Israel Tembaki Warga yang Tunggu Bantuan di Rafah, 30 Syahid 120 Terluka
TRANSFORMASINUSA.COM | Sedikitnya 30 warga Palestina syahid dan lebih dari 120
lainnya terluka, setelah pasukan Israel melepaskan tembakan ke arah kerumunan
warga yang tengah menunggu bantuan kemanusiaan di barat Rafah, Ahad pagi (1/6).
Laporan jurnalis Al Jazeera dan keterangan resmi dari kantor
media pemerintah di Gaza menyebutkan, korban berasal dari lokasi distribusi
bantuan kemanusiaan Amerika-Israel yang dijanjikan akan dibagikan kepada
penduduk kelaparan di wilayah tersebut.
Dalam pernyataan resminya, kantor media pemerintah
menegaskan bahwa “pendudukan kembali melakukan pembantaian terhadap warga sipil
yang berkumpul di titik distribusi bantuan”. Mereka menuduh Israel terus
melanjutkan rencana genosida melalui senjata kelaparan.
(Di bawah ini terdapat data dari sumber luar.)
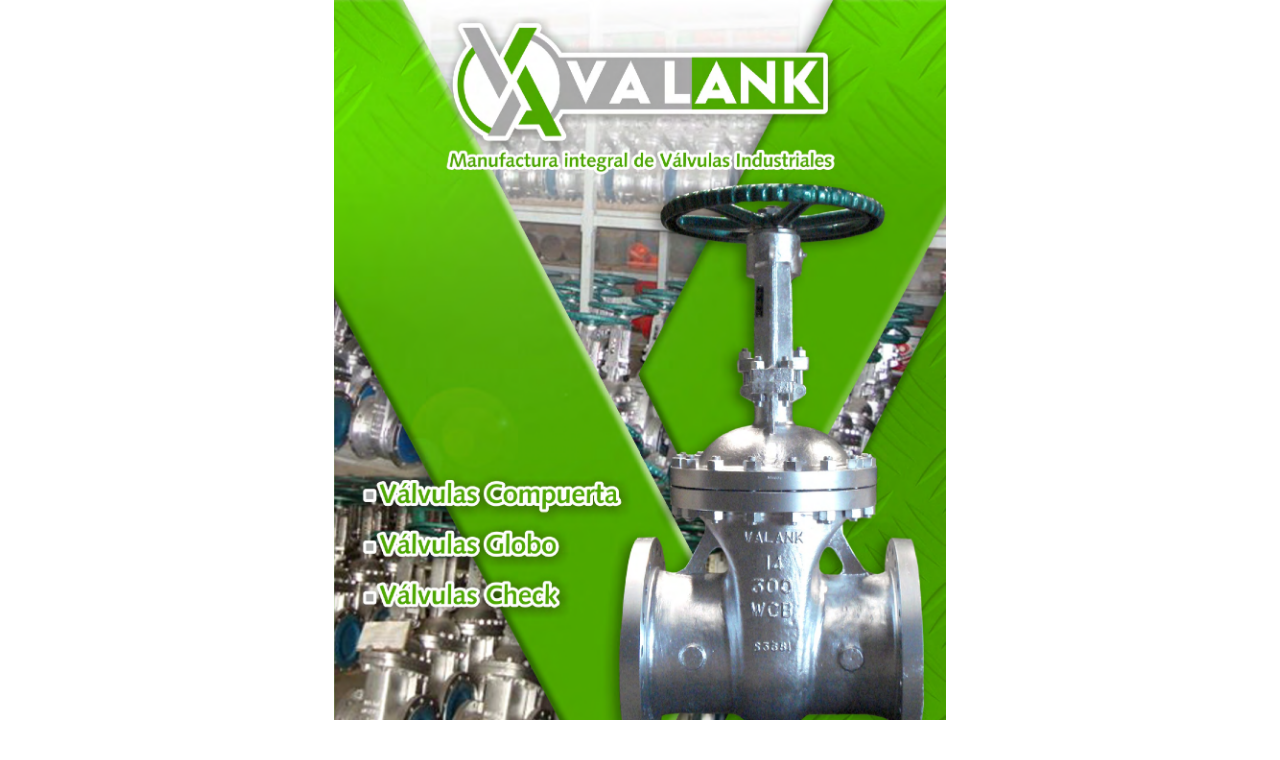

--- FILE ---
content_type: text/html
request_url: https://ankle.com.mx/pdfs/Valank1.html
body_size: 5547
content:
<!DOCTYPE html>
<html xmlns="http://www.w3.org/1999/xhtml">
	<head>
		<meta charset="utf-8" />
		<title>Valank1</title>
		<link href="Valank1-web-resources/css/idGeneratedStyles.css" rel="stylesheet" type="text/css" />
	</head>
	<body id="Valank1">
		<div class="_idGenObjectLayout-1">
			<div id="_idContainer000" class="_idGenObjectStyleOverride-1">
				<img class="_idGenObjectAttribute-1" src="Valank1-web-resources/image/VALANK.png" alt="" />
			</div>
		</div>
		<div class="_idGenObjectLayout-1">
			<div id="_idContainer001" class="_idGenObjectStyleOverride-1">
				<img class="_idGenObjectAttribute-1" src="Valank1-web-resources/image/VALANK1.png" alt="" />
			</div>
		</div>
		<div class="_idGenObjectLayout-1">
			<div id="_idContainer002" class="_idGenObjectStyleOverride-1">
				<img class="_idGenObjectAttribute-1" src="Valank1-web-resources/image/VALANK2.png" alt="" />
			</div>
		</div>
		<div class="_idGenObjectLayout-1">
			<div id="_idContainer003" class="_idGenObjectStyleOverride-1">
				<img class="_idGenObjectAttribute-1" src="Valank1-web-resources/image/VALANK3.png" alt="" />
			</div>
		</div>
		<div class="_idGenObjectLayout-1">
			<div id="_idContainer004" class="_idGenObjectStyleOverride-1">
				<img class="_idGenObjectAttribute-1" src="Valank1-web-resources/image/VALANK4.png" alt="" />
			</div>
		</div>
		<div class="_idGenObjectLayout-1">
			<div id="_idContainer005" class="_idGenObjectStyleOverride-1">
				<img class="_idGenObjectAttribute-1" src="Valank1-web-resources/image/VALANK5.png" alt="" />
			</div>
		</div>
		<div class="_idGenObjectLayout-1">
			<div id="_idContainer006" class="_idGenObjectStyleOverride-1">
				<img class="_idGenObjectAttribute-1" src="Valank1-web-resources/image/VALANK6.png" alt="" />
			</div>
		</div>
		<div class="_idGenObjectLayout-1">
			<div id="_idContainer007" class="_idGenObjectStyleOverride-1">
				<img class="_idGenObjectAttribute-1" src="Valank1-web-resources/image/VALANK7.png" alt="" />
			</div>
		</div>
		<div class="_idGenObjectLayout-1">
			<div id="_idContainer008" class="_idGenObjectStyleOverride-1">
				<img class="_idGenObjectAttribute-1" src="Valank1-web-resources/image/VALANK8.png" alt="" />
			</div>
		</div>
		<div class="_idGenObjectLayout-1">
			<div id="_idContainer009" class="_idGenObjectStyleOverride-1">
				<img class="_idGenObjectAttribute-1" src="Valank1-web-resources/image/VALANK9.png" alt="" />
			</div>
		</div>
		<div class="_idGenObjectLayout-1">
			<div id="_idContainer010" class="_idGenObjectStyleOverride-1">
				<img class="_idGenObjectAttribute-1" src="Valank1-web-resources/image/VALANK10.png" alt="" />
			</div>
		</div>
		<div class="_idGenObjectLayout-1">
			<div id="_idContainer011" class="_idGenObjectStyleOverride-1">
				<img class="_idGenObjectAttribute-1" src="Valank1-web-resources/image/VALANK11.png" alt="" />
			</div>
		</div>
		<div class="_idGenObjectLayout-1">
			<div id="_idContainer012" class="_idGenObjectStyleOverride-1">
				<img class="_idGenObjectAttribute-1" src="Valank1-web-resources/image/VALANK12.png" alt="" />
			</div>
		</div>
		<div class="_idGenObjectLayout-1">
			<div id="_idContainer013" class="_idGenObjectStyleOverride-1">
				<img class="_idGenObjectAttribute-1" src="Valank1-web-resources/image/VALANK13.png" alt="" />
			</div>
		</div>
		<div class="_idGenObjectLayout-1">
			<div id="_idContainer014" class="_idGenObjectStyleOverride-1">
				<img class="_idGenObjectAttribute-1" src="Valank1-web-resources/image/VALANK14.png" alt="" />
			</div>
		</div>
		<div class="_idGenObjectLayout-1">
			<div id="_idContainer015" class="_idGenObjectStyleOverride-1">
				<img class="_idGenObjectAttribute-1" src="Valank1-web-resources/image/VALANK15.png" alt="" />
			</div>
		</div>
		<div class="_idGenObjectLayout-1">
			<div id="_idContainer016" class="_idGenObjectStyleOverride-1">
				<img class="_idGenObjectAttribute-1" src="Valank1-web-resources/image/VALANK16.png" alt="" />
			</div>
		</div>
		<div class="_idGenObjectLayout-1">
			<div id="_idContainer017" class="_idGenObjectStyleOverride-1">
				<img class="_idGenObjectAttribute-1" src="Valank1-web-resources/image/VALANK17.png" alt="" />
			</div>
		</div>
		<div class="_idGenObjectLayout-1">
			<div id="_idContainer018" class="_idGenObjectStyleOverride-1">
				<img class="_idGenObjectAttribute-1" src="Valank1-web-resources/image/VALANK18.png" alt="" />
			</div>
		</div>
		<div class="_idGenObjectLayout-1">
			<div id="_idContainer019" class="_idGenObjectStyleOverride-1">
				<img class="_idGenObjectAttribute-1" src="Valank1-web-resources/image/VALANK19.png" alt="" />
			</div>
		</div>
		<div class="_idGenObjectLayout-1">
			<div id="_idContainer020" class="_idGenObjectStyleOverride-1">
				<img class="_idGenObjectAttribute-1" src="Valank1-web-resources/image/VALANK20.png" alt="" />
			</div>
		</div>
		<div class="_idGenObjectLayout-1">
			<div id="_idContainer021" class="_idGenObjectStyleOverride-1">
				<img class="_idGenObjectAttribute-1" src="Valank1-web-resources/image/VALANK21.png" alt="" />
			</div>
		</div>
		<div class="_idGenObjectLayout-1">
			<div id="_idContainer022" class="_idGenObjectStyleOverride-1">
				<img class="_idGenObjectAttribute-1" src="Valank1-web-resources/image/VALANK22.png" alt="" />
			</div>
		</div>
		<div class="_idGenObjectLayout-1">
			<div id="_idContainer023" class="_idGenObjectStyleOverride-1">
				<img class="_idGenObjectAttribute-1" src="Valank1-web-resources/image/VALANK23.png" alt="" />
			</div>
		</div>
	</body>
</html>


--- FILE ---
content_type: text/css
request_url: https://ankle.com.mx/pdfs/Valank1-web-resources/css/idGeneratedStyles.css
body_size: 642
content:
body, div, dl, dt, dd, h1, h2, h3, h4, h5, h6, p, pre, code, blockquote {
	margin:0;
	padding:0;
	border-width:0;
}
body {
	-epub-hyphens:auto;
}
#_idContainer000, #_idContainer001, #_idContainer002, #_idContainer003, #_idContainer004, #_idContainer005, #_idContainer006, #_idContainer007, #_idContainer008, #_idContainer009, #_idContainer010, #_idContainer011, #_idContainer012, #_idContainer013, #_idContainer014, #_idContainer015, #_idContainer016, #_idContainer017, #_idContainer018, #_idContainer019, #_idContainer020, #_idContainer021, #_idContainer022, #_idContainer023 {
	display:inline-block;
	height:792px;
	width:612px;
}
img._idGenObjectAttribute-1 {
	height:100.00%;
	min-width:100%;
	width:100.00%;
}
div._idGenObjectStyleOverride-1 {
	border-width:0px;
}
div._idGenObjectLayout-1 {
	text-align:center;
}
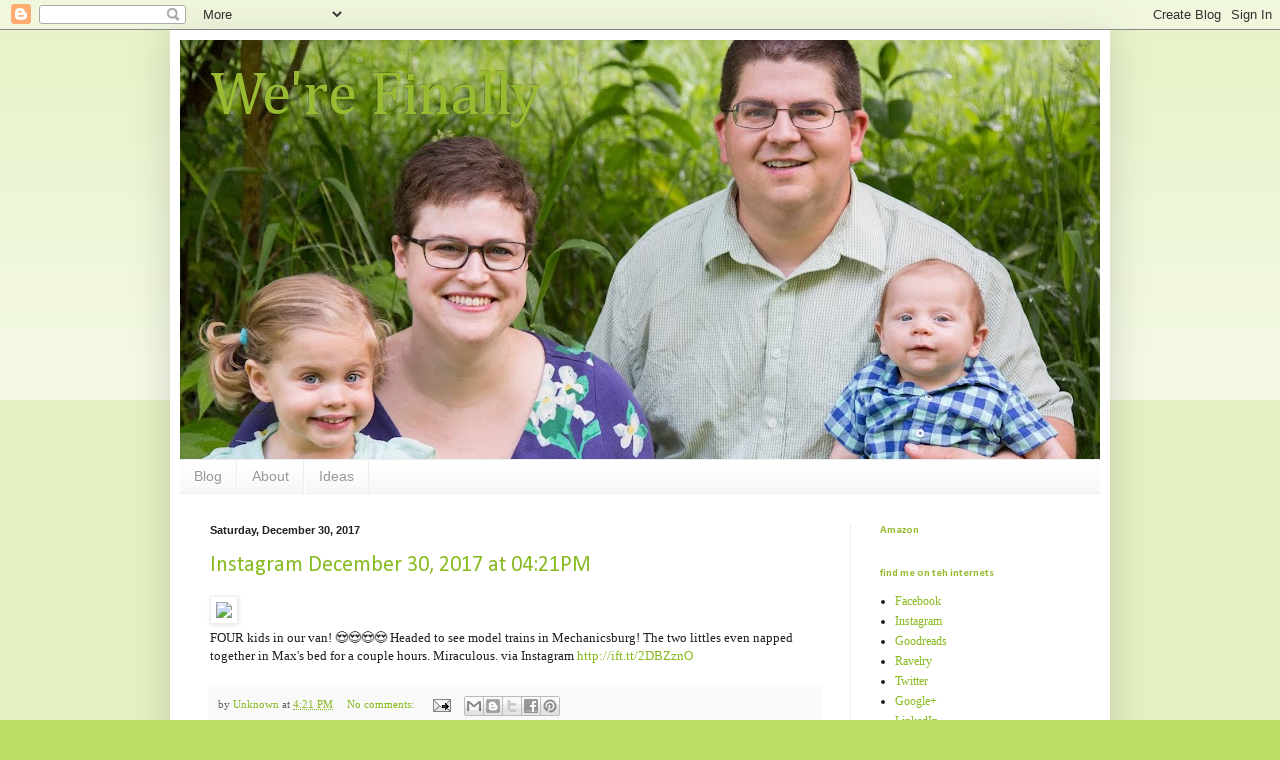

--- FILE ---
content_type: text/html; charset=utf-8
request_url: https://www.google.com/recaptcha/api2/aframe
body_size: 267
content:
<!DOCTYPE HTML><html><head><meta http-equiv="content-type" content="text/html; charset=UTF-8"></head><body><script nonce="pG2yIwIIjkcyObG4REa0GA">/** Anti-fraud and anti-abuse applications only. See google.com/recaptcha */ try{var clients={'sodar':'https://pagead2.googlesyndication.com/pagead/sodar?'};window.addEventListener("message",function(a){try{if(a.source===window.parent){var b=JSON.parse(a.data);var c=clients[b['id']];if(c){var d=document.createElement('img');d.src=c+b['params']+'&rc='+(localStorage.getItem("rc::a")?sessionStorage.getItem("rc::b"):"");window.document.body.appendChild(d);sessionStorage.setItem("rc::e",parseInt(sessionStorage.getItem("rc::e")||0)+1);localStorage.setItem("rc::h",'1768938886814');}}}catch(b){}});window.parent.postMessage("_grecaptcha_ready", "*");}catch(b){}</script></body></html>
Titik Bantuan Berubah Jadi Ladang Pembantaian
Dalam waktu kurang dari sepekan, jumlah korban syahid dari
serangan di lokasi bantuan telah mencapai 39 orang, dengan lebih dari 220
luka-luka. Pemerintah Gaza menyebut lokasi distribusi bantuan kini telah
berubah menjadi perangkap maut, di mana bantuan dijadikan alat perang dan warga
yang kelaparan dijadikan sasaran tembak.
“Israel dan Amerika Serikat bertanggung jawab penuh atas
pembantaian ini,” tegas pernyataan tersebut. Bantuan yang seharusnya
menyelamatkan justru dijadikan kedok untuk melakukan pembunuhan massal.
Pemerintah Gaza mendesak PBB dan Dewan Keamanan segera
bertindak. Mereka menyerukan pembukaan semua perlintasan bantuan tanpa syarat,
serta pembentukan tim penyelidik internasional independen untuk
mendokumentasikan kejahatan ini.
Janji Palsu dan Penembakan Brutal
Jurnalis Al Jazeera, Ashraf Abu Amra, melaporkan langsung
dari Deir al-Balah bahwa tentara Israel terus menembaki warga yang berjalan
menuju pusat bantuan. Ia menyebut pasukan penjajah menggunakan tipu daya,
dengan menyebarkan informasi palsu bahwa distribusi bantuan dimulai pukul enam
pagi. Warga yang kelaparan pun berbondong-bondong datang—namun disambut peluru
tajam di kepala dan tubuh bagian atas.
Warga yang selamat berusaha menyelamatkan korban dengan
peralatan seadanya. Setidaknya 15 orang mengalami luka kritis, dan banyak dari
mereka kini bertarung antara hidup dan mati. Ironisnya, bantuan yang
diperebutkan itu hanya cukup memberi makan satu keluarga selama tiga hari.
Dr. Uday Dabour, direktur tim medis di Gaza Relief
Association, mengatakan bahwa rumah sakit telah kewalahan menangani jumlah
korban. Dengan pasokan medis yang nyaris habis, mereka nyaris tak mampu
menangani gelombang korban yang terus berdatangan.
Kelaparan Terencana, Dukungan Amerika Tanpa Batas
Menurut PBB, kelaparan yang kini melanda Gaza merupakan
bagian dari kebijakan sistematis yang bisa mengarah pada pemindahan paksa.
Israel telah menutup akses bantuan selama 90 hari, membuat 2,4 juta warga Gaza
masuk jurang kelaparan.
Sejak 27 Mei, bantuan mulai disalurkan melalui lembaga
bentukan Israel-Amerika bernama Gaza Relief Foundation, yang tidak diakui PBB.
Distribusi dilakukan di zona-zona yang disebut “area aman”, padahal
berkali-kali menjadi lokasi penembakan brutal terhadap warga.
Program ini kini disebut gagal total, dengan operasi
distribusi sering dihentikan akibat kerumunan massa kelaparan, yang kerap
berakhir dengan tembakan maut dari militer Israel. Bantuan yang dibagikan pun
sangat minim dan tak memenuhi kebutuhan ratusan ribu jiwa.
8 Bulan Genosida: 178 Ribu Korban, 11 Ribu Hilang
Sejak 7 Oktober 2023, dengan dukungan politik dan militer
penuh dari Amerika Serikat, Israel telah melakukan genosida terbuka di Gaza.
Hingga kini, lebih dari 178.000 warga Palestina gugur atau terluka, mayoritas
anak-anak dan perempuan. Lebih dari 11.000 orang hilang, dan ratusan ribu
lainnya mengungsi dalam kondisi mengenaskan.